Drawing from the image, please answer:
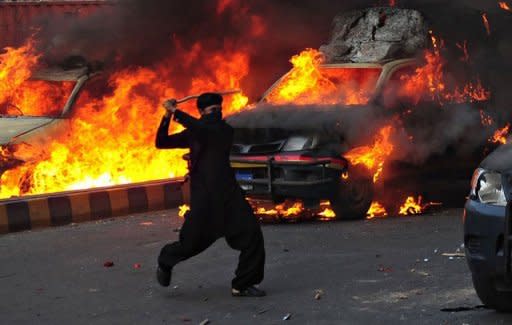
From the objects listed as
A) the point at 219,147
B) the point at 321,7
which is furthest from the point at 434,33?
the point at 219,147

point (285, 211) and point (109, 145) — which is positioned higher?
point (109, 145)

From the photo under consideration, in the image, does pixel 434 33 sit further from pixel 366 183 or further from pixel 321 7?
pixel 321 7

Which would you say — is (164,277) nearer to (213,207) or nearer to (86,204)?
(213,207)

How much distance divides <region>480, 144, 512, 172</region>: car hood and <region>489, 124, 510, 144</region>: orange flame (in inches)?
209

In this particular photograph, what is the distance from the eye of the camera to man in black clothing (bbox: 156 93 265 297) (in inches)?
296

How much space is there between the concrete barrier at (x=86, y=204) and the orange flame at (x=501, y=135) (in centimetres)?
344

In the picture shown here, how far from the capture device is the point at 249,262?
7.53 m

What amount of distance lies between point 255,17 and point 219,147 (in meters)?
8.23

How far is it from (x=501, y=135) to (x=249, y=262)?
17.3 ft

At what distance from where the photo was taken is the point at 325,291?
7.57 m

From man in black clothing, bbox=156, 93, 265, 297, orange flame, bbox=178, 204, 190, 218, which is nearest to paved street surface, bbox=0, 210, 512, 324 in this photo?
man in black clothing, bbox=156, 93, 265, 297

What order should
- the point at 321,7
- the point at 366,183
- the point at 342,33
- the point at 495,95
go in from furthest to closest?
1. the point at 321,7
2. the point at 342,33
3. the point at 495,95
4. the point at 366,183

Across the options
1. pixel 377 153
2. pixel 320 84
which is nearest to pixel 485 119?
pixel 377 153

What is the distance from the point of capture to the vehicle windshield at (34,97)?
42.3 feet
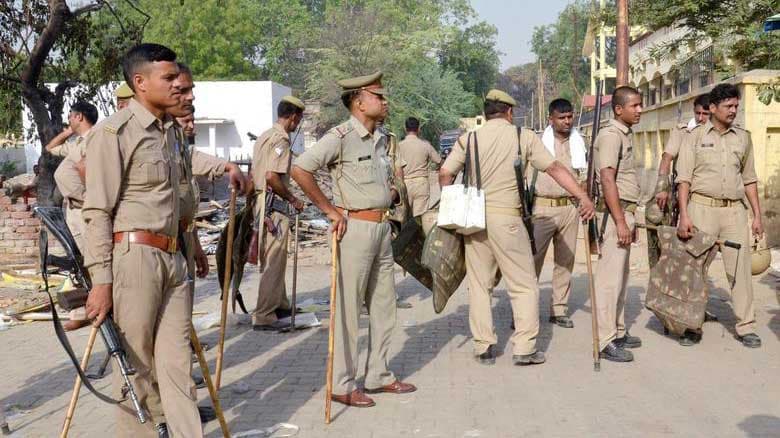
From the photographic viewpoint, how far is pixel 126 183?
165 inches

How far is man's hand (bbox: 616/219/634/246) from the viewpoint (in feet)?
22.3

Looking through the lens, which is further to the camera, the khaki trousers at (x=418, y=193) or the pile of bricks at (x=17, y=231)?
the pile of bricks at (x=17, y=231)

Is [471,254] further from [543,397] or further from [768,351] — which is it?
[768,351]

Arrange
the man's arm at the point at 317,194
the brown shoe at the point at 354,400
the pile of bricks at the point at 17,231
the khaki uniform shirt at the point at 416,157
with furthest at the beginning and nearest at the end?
the pile of bricks at the point at 17,231 → the khaki uniform shirt at the point at 416,157 → the brown shoe at the point at 354,400 → the man's arm at the point at 317,194

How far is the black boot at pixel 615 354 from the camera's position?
6816 millimetres

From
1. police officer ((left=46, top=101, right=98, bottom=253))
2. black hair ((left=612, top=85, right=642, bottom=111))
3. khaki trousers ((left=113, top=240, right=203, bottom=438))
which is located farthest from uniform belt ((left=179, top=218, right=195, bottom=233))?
black hair ((left=612, top=85, right=642, bottom=111))

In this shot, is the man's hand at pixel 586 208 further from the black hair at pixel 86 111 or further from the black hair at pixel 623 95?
the black hair at pixel 86 111

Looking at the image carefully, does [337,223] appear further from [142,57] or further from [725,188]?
[725,188]

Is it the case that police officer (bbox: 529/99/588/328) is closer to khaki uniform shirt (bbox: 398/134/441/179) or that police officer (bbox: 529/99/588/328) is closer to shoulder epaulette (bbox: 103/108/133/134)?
khaki uniform shirt (bbox: 398/134/441/179)

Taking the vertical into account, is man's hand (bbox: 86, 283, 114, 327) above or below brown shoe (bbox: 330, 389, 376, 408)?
above

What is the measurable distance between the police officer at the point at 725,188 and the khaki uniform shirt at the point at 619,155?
——
__Aim__: Can you write out every entry above word for word, leaving out the pictures?

__Written solution__:
Drawing from the image, please answer:
From the objects listed as
A) the point at 219,147
B) the point at 321,7
which is furthest from the point at 434,33?
the point at 219,147

point (285, 211) and point (109, 145) — which is positioned higher?
point (109, 145)

From the photo under consideration, in the image, does pixel 434 33 sit further from pixel 366 183 or further from pixel 321 7?
pixel 321 7

Which would you say — is (164,277) nearer to (213,207) or nearer to (86,204)?
(213,207)

How much distance divides <region>480, 144, 512, 172</region>: car hood and <region>489, 124, 510, 144</region>: orange flame (in inches)?
209

In this particular photograph, what is the distance from the eye of the camera to man in black clothing (bbox: 156 93 265 297) (in inches)?
296

How much space is there between the concrete barrier at (x=86, y=204) and the orange flame at (x=501, y=135) (in centimetres)?
344

In the picture shown here, how far from the capture device is the point at 249,262?
7.53 m

What amount of distance lies between point 255,17 and point 219,147 (in meters)?
8.23

How far is it from (x=501, y=135) to (x=249, y=262)?
17.3 ft

At what distance from where the photo was taken is the point at 325,291?
7.57 m

From man in black clothing, bbox=156, 93, 265, 297, orange flame, bbox=178, 204, 190, 218, which is nearest to paved street surface, bbox=0, 210, 512, 324 in this photo?
man in black clothing, bbox=156, 93, 265, 297

What order should
- the point at 321,7
- the point at 366,183
- the point at 342,33
- the point at 495,95
go in from furthest to closest?
1. the point at 321,7
2. the point at 342,33
3. the point at 495,95
4. the point at 366,183

Across the options
1. pixel 377 153
2. pixel 320 84
which is nearest to pixel 485 119?
pixel 377 153

What is the distance from the point of capture to the vehicle windshield at (34,97)?
42.3 feet
From the photographic viewpoint, how far is pixel 126 183?
165 inches

How far is man's hand (bbox: 616/219/634/246) from the viewpoint (in feet)?
22.3

Looking through the lens, which is further to the camera, the khaki trousers at (x=418, y=193) or the pile of bricks at (x=17, y=231)?
the pile of bricks at (x=17, y=231)

Is [471,254] further from [543,397] or further from [768,351] — which is it?
[768,351]

Arrange
the man's arm at the point at 317,194
the brown shoe at the point at 354,400
the pile of bricks at the point at 17,231
the khaki uniform shirt at the point at 416,157
with furthest at the beginning and nearest at the end?
the pile of bricks at the point at 17,231 → the khaki uniform shirt at the point at 416,157 → the brown shoe at the point at 354,400 → the man's arm at the point at 317,194

How far is the black boot at pixel 615 354 from the camera's position?
6816 millimetres

From
1. police officer ((left=46, top=101, right=98, bottom=253))
2. black hair ((left=612, top=85, right=642, bottom=111))
3. khaki trousers ((left=113, top=240, right=203, bottom=438))
which is located farthest from uniform belt ((left=179, top=218, right=195, bottom=233))?
black hair ((left=612, top=85, right=642, bottom=111))

In this shot, is the man's hand at pixel 586 208 further from the black hair at pixel 86 111 or further from the black hair at pixel 623 95?
the black hair at pixel 86 111

Looking at the image carefully, does [337,223] appear further from [142,57] or further from [725,188]?
[725,188]

Is it the case that police officer (bbox: 529/99/588/328) is closer to khaki uniform shirt (bbox: 398/134/441/179) or that police officer (bbox: 529/99/588/328) is closer to shoulder epaulette (bbox: 103/108/133/134)?
khaki uniform shirt (bbox: 398/134/441/179)

Taking the vertical into account, is man's hand (bbox: 86, 283, 114, 327) above or below brown shoe (bbox: 330, 389, 376, 408)?
above

What is the measurable distance between the police officer at the point at 725,188 and the khaki uniform shirt at the point at 619,155?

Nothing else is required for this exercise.